Article
----

Then it finally hit us: The startup scripts in their environment set the JVM option
-XX:ReservedCodeCacheSize=64m. Now you may wonder what this JVM option does. Glad you’ve asked! Let me take you on a short detour into the guts of the JVM. When a Java applications starts, the JVM will run it in interpreted mode. After some time, the JVM detects that some methods are called very often and will compile them to native machine code that is optimized for the current platform the application is running on. This machine code needs to be stored somewhere in memory by the JVM, and this part of memory is called the code cache. So the JVM option
-XX:ReservedCodeCacheSize=64m sets the size of the code cache to 64 MB.
The JVM has not one but two JIT compilers: C1, which does only basic optimizations but can compile very quickly, and C2, which optimizes heavily but takes up more system resources. Which one should we choose? The JVM engineers had a trick up their sleeve: The JVM will use them both! This feature is called tiered compilation. So each method will be first run by the interpreter, then if it is invoked often enough, it will get compiled by C1 and finally, if it is called even more often, by C2.
On Java 7, tiered compilation was off by default, and the default code cache size is 48 MB. This was a good default because depending on the underlying hardware, the JVM would choose whether to use C1 or C2, but it would not use both of them. In Java 8, tiered compilation was turned on by default, and, consequently, the default reserved code cache size was increased to 256 MB. This is necessary, because when methods get first compiled by C1 and then by C2, a lot more native code is produced.
Back to our story: Originally our customer ran on Java 7, so they actually increased the reserved code cache size from 48 MB to 64 MB with this setting. However, when they migrated to Java 8, they did not change this flag but tiered compilation was enabled, which lead to a significant decrease from the default of 256 MB. Consequently, depending on the methods that got compiled on the respective nodes, the code cache went full. And when this happens, the JVM will compile no more new methods but instead will only run them in the interpreter. And this results in vastly reduced performance that we have also seen on the cluster nodes where the code cache was full. So we just had to remove this flag from the startup script and everything went back to normal. We also recommend not to change this setting as the default value is sufficient for Elasticsearch.
Morale of the story: While we continuously strive to reduce the complexity within Elasticsearch, it is an application that is running on top of the JVM. So it is not sufficient to understand only Elasticsearch but you need to look at all levels: from hardware, to the operating system, the JVM, and up until the application layer. These complex systems change all the time and a seemingly simple change of a JVM flag can turn into a significant performance problem down the road.

----

Directive a
Print the listing, starting at its first line and stopping after the line that contains "109V97L115 88L108 85H94L83". Leave the pictures out of your answer.
The article and the listing come from unrelated sources.

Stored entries
----

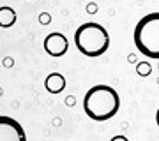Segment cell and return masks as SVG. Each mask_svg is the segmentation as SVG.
Instances as JSON below:
<instances>
[{
    "mask_svg": "<svg viewBox=\"0 0 159 141\" xmlns=\"http://www.w3.org/2000/svg\"><path fill=\"white\" fill-rule=\"evenodd\" d=\"M120 109V97L115 88L108 85H94L83 97V111L96 122L113 118Z\"/></svg>",
    "mask_w": 159,
    "mask_h": 141,
    "instance_id": "1",
    "label": "cell"
},
{
    "mask_svg": "<svg viewBox=\"0 0 159 141\" xmlns=\"http://www.w3.org/2000/svg\"><path fill=\"white\" fill-rule=\"evenodd\" d=\"M74 44L81 55L96 58L104 55L110 48V34L108 30L94 21L81 23L74 32Z\"/></svg>",
    "mask_w": 159,
    "mask_h": 141,
    "instance_id": "2",
    "label": "cell"
},
{
    "mask_svg": "<svg viewBox=\"0 0 159 141\" xmlns=\"http://www.w3.org/2000/svg\"><path fill=\"white\" fill-rule=\"evenodd\" d=\"M133 39L143 56L159 60V12H150L138 20Z\"/></svg>",
    "mask_w": 159,
    "mask_h": 141,
    "instance_id": "3",
    "label": "cell"
},
{
    "mask_svg": "<svg viewBox=\"0 0 159 141\" xmlns=\"http://www.w3.org/2000/svg\"><path fill=\"white\" fill-rule=\"evenodd\" d=\"M0 141H27L21 124L7 115H2L0 117Z\"/></svg>",
    "mask_w": 159,
    "mask_h": 141,
    "instance_id": "4",
    "label": "cell"
},
{
    "mask_svg": "<svg viewBox=\"0 0 159 141\" xmlns=\"http://www.w3.org/2000/svg\"><path fill=\"white\" fill-rule=\"evenodd\" d=\"M69 50L67 37L60 32H51L44 39V51L50 56H64Z\"/></svg>",
    "mask_w": 159,
    "mask_h": 141,
    "instance_id": "5",
    "label": "cell"
},
{
    "mask_svg": "<svg viewBox=\"0 0 159 141\" xmlns=\"http://www.w3.org/2000/svg\"><path fill=\"white\" fill-rule=\"evenodd\" d=\"M44 86L50 94H60L66 88V78L60 73H51L44 79Z\"/></svg>",
    "mask_w": 159,
    "mask_h": 141,
    "instance_id": "6",
    "label": "cell"
},
{
    "mask_svg": "<svg viewBox=\"0 0 159 141\" xmlns=\"http://www.w3.org/2000/svg\"><path fill=\"white\" fill-rule=\"evenodd\" d=\"M16 23V12L11 7H0V27L2 28H9Z\"/></svg>",
    "mask_w": 159,
    "mask_h": 141,
    "instance_id": "7",
    "label": "cell"
},
{
    "mask_svg": "<svg viewBox=\"0 0 159 141\" xmlns=\"http://www.w3.org/2000/svg\"><path fill=\"white\" fill-rule=\"evenodd\" d=\"M136 73H138V76L145 78V76H148V74L152 73V65L148 62H138L136 64Z\"/></svg>",
    "mask_w": 159,
    "mask_h": 141,
    "instance_id": "8",
    "label": "cell"
},
{
    "mask_svg": "<svg viewBox=\"0 0 159 141\" xmlns=\"http://www.w3.org/2000/svg\"><path fill=\"white\" fill-rule=\"evenodd\" d=\"M50 21H51V16L48 14V12H41L39 14V23L41 25H48Z\"/></svg>",
    "mask_w": 159,
    "mask_h": 141,
    "instance_id": "9",
    "label": "cell"
},
{
    "mask_svg": "<svg viewBox=\"0 0 159 141\" xmlns=\"http://www.w3.org/2000/svg\"><path fill=\"white\" fill-rule=\"evenodd\" d=\"M87 12H89V14L97 12V4H94V2H92V4H89V6H87Z\"/></svg>",
    "mask_w": 159,
    "mask_h": 141,
    "instance_id": "10",
    "label": "cell"
},
{
    "mask_svg": "<svg viewBox=\"0 0 159 141\" xmlns=\"http://www.w3.org/2000/svg\"><path fill=\"white\" fill-rule=\"evenodd\" d=\"M110 141H129V139H127L125 136H122V134H117V136H113Z\"/></svg>",
    "mask_w": 159,
    "mask_h": 141,
    "instance_id": "11",
    "label": "cell"
},
{
    "mask_svg": "<svg viewBox=\"0 0 159 141\" xmlns=\"http://www.w3.org/2000/svg\"><path fill=\"white\" fill-rule=\"evenodd\" d=\"M4 65H6V67H11V65H12V60H11V58H6V60H4Z\"/></svg>",
    "mask_w": 159,
    "mask_h": 141,
    "instance_id": "12",
    "label": "cell"
},
{
    "mask_svg": "<svg viewBox=\"0 0 159 141\" xmlns=\"http://www.w3.org/2000/svg\"><path fill=\"white\" fill-rule=\"evenodd\" d=\"M66 102H67V106H73V104H74V97L69 95V97H67V101H66Z\"/></svg>",
    "mask_w": 159,
    "mask_h": 141,
    "instance_id": "13",
    "label": "cell"
},
{
    "mask_svg": "<svg viewBox=\"0 0 159 141\" xmlns=\"http://www.w3.org/2000/svg\"><path fill=\"white\" fill-rule=\"evenodd\" d=\"M129 62H136V56H134V55H129Z\"/></svg>",
    "mask_w": 159,
    "mask_h": 141,
    "instance_id": "14",
    "label": "cell"
},
{
    "mask_svg": "<svg viewBox=\"0 0 159 141\" xmlns=\"http://www.w3.org/2000/svg\"><path fill=\"white\" fill-rule=\"evenodd\" d=\"M156 122H157V127H159V108H157V113H156Z\"/></svg>",
    "mask_w": 159,
    "mask_h": 141,
    "instance_id": "15",
    "label": "cell"
}]
</instances>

----

Directive b
In the article on the JVM code cache, switch "machine code" to "compiled code" and write out the passage that begins at the words "Then it finally" and stops after "cache to 64 MB.".

Correct result a
Segment cell and return masks as SVG. Each mask_svg is the segmentation as SVG.
Instances as JSON below:
<instances>
[{
    "mask_svg": "<svg viewBox=\"0 0 159 141\" xmlns=\"http://www.w3.org/2000/svg\"><path fill=\"white\" fill-rule=\"evenodd\" d=\"M120 109V97L115 88L108 85H94L83 97V111L96 122L113 118Z\"/></svg>",

Correct result b
Then it finally hit us: The startup scripts in their environment set the JVM option
-XX:ReservedCodeCacheSize=64m. Now you may wonder what this JVM option does. Glad you’ve asked! Let me take you on a short detour into the guts of the JVM. When a Java applications starts, the JVM will run it in interpreted mode. After some time, the JVM detects that some methods are called very often and will compile them to native compiled code that is optimized for the current platform the application is running on. This compiled code needs to be stored somewhere in memory by the JVM, and this part of memory is called the code cache. So the JVM option
-XX:ReservedCodeCacheSize=64m sets the size of the code cache to 64 MB.